Several factors affecting the success rate of MRE have been identified, including claustrophobia, obesity to the extent that the patient cannot fit in the magnet bore, and hemochromatosis35,36. As this study did not include patients with claustrophobia or hemochromatosis, this likely contributed to the high MRE success rate.

There were some limitations to this study. First, the proportion of patients with advanced liver fibrosis in this population was small. Second, we cannot rule out referral bias and patient selection bias, as liver biopsy and elastography might have been performed more selectively in patients with NAFLD who may have already progressed to NASH. Therefore, the results of this study may not be representative of all patients with NAFLD. Third, this study was conducted in a single institution with a relatively small-sized sample and was assessed by a pathologist in a single institution.
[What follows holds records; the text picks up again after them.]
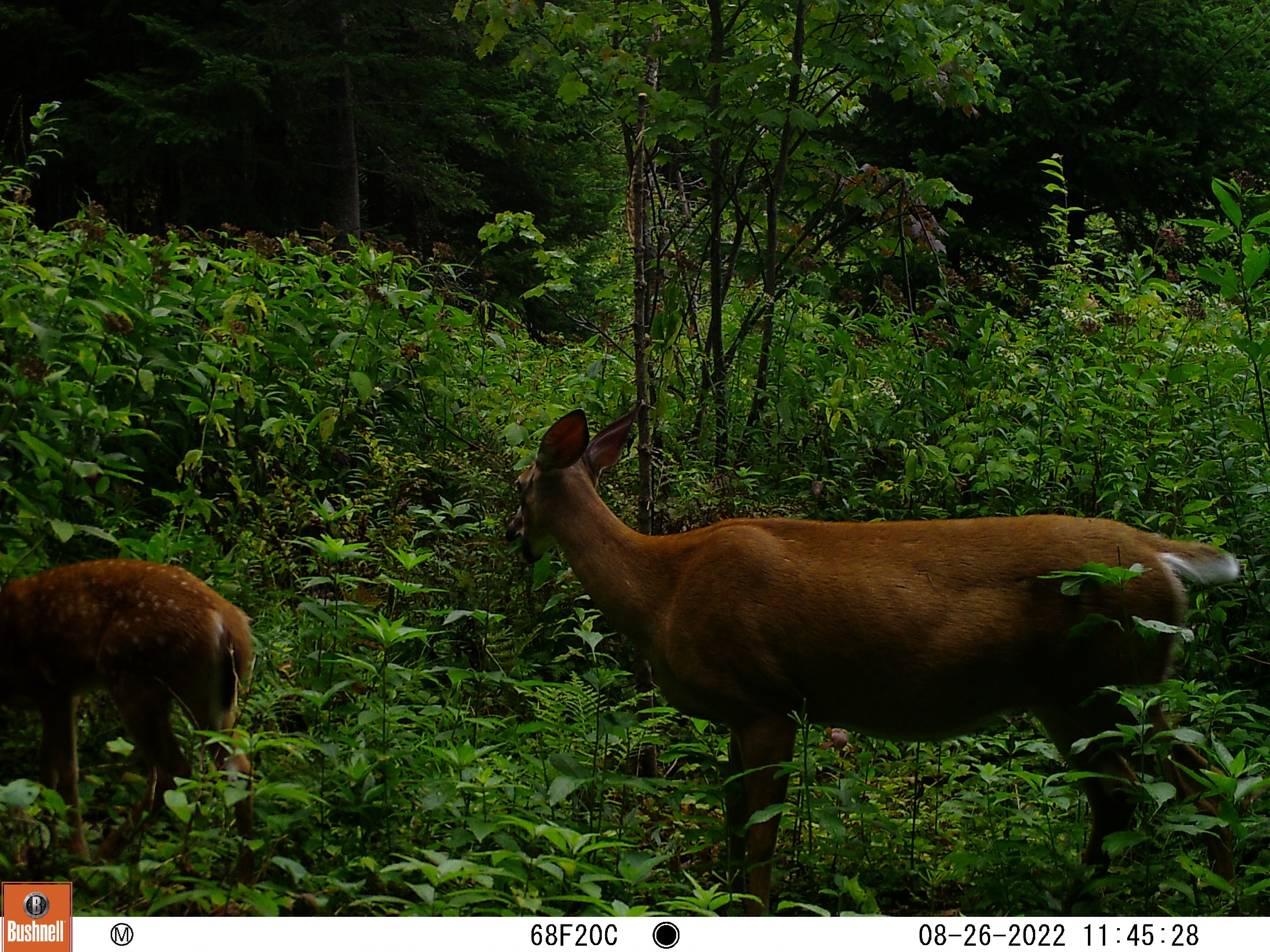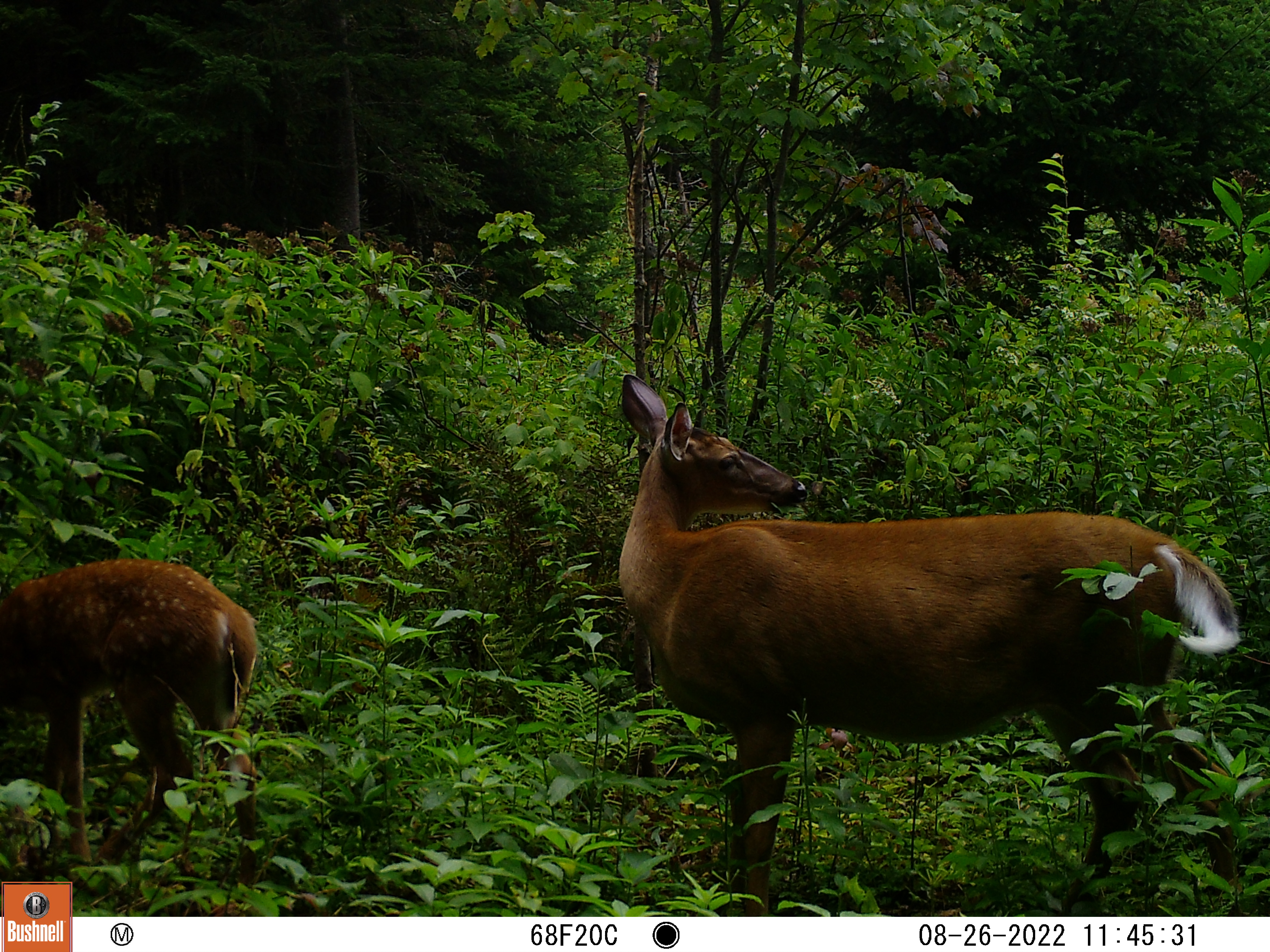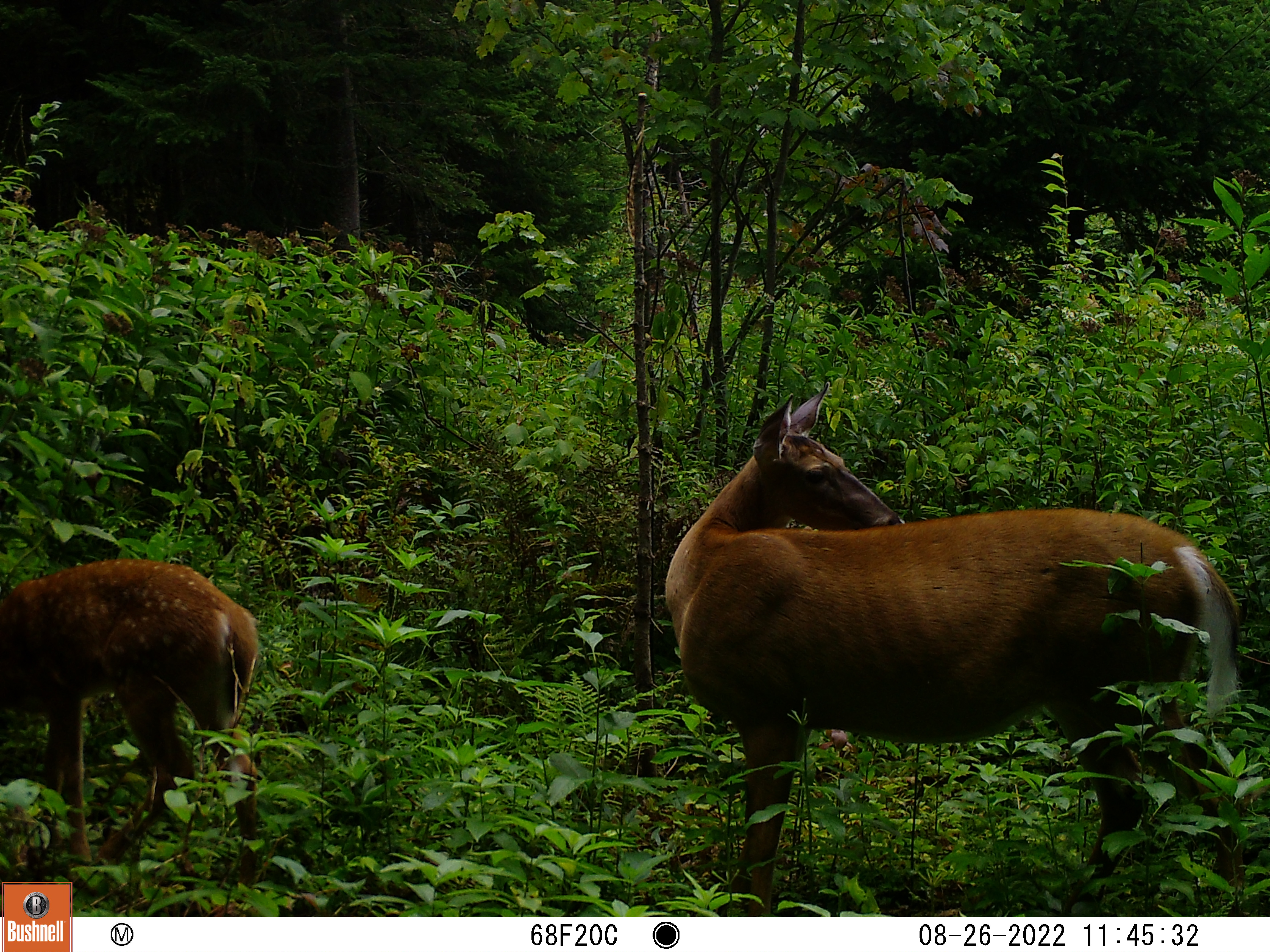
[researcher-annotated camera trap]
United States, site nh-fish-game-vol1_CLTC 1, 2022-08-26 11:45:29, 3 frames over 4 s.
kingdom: Animalia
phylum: Chordata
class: Mammalia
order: Artiodactyla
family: Cervidae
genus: Odocoileus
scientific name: Odocoileus virginianus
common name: white-tailed deer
White-tailed deer (Odocoileus virginianus).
Fourth, our study is a retrospective analysis of cases, in which all three tests, MRE, VCTE, and liver biopsy, could be performed in a short period of time. In clinical practice, these investigations are not always accessible, and results may vary if they are performed prospectively. Fourth, previous studies have found a strong correlation between liver steatosis and viscosity by MRE37,38, but we have not discussed this issue. Viscosity is measured by measuring MRE at several different frequencies and finding the difference between them. In this retrospective study, viscosity was not evaluated because MRE was not measured at multiple frequencies. In addition, viscosity cannot be measured with the FibroScan used in this study. Therefore, evaluation of viscosity by BMI using noninvasive testing methods is an issue for future study.

In conclusion, this is the first report focusing on the diagnosis of liver fibrosis and steatosis using non-invasive techniques in overweight patients with NAFLD. Compared to other ethnic groups, Asians with a lower BMI are more likely to have NAFLD, and this research shows the diagnostic accuracy of non-invasive examinations in patients with average Asian body compositions. The key prognostic factor in NAFLD is the development of liver fibrosis5,6,7, and elastography, a non-invasive test, has been reported to be useful in maintaining long-term patient follow-up39. This study examines the diagnostic performance of VCTE and MRI techniques for assessing liver fibrosis and steatosis in overweight and obese patients with NAFLD, concluding that both are likely to be valuable for long-term follow-up.

In summary, both VCTE and MRE provide comparably good assessment of liver fibrosis, although the MRI-PDFF methods have a greater diagnostic ability for liver steatosis than CAP in overweight and obese patients with NAFLD.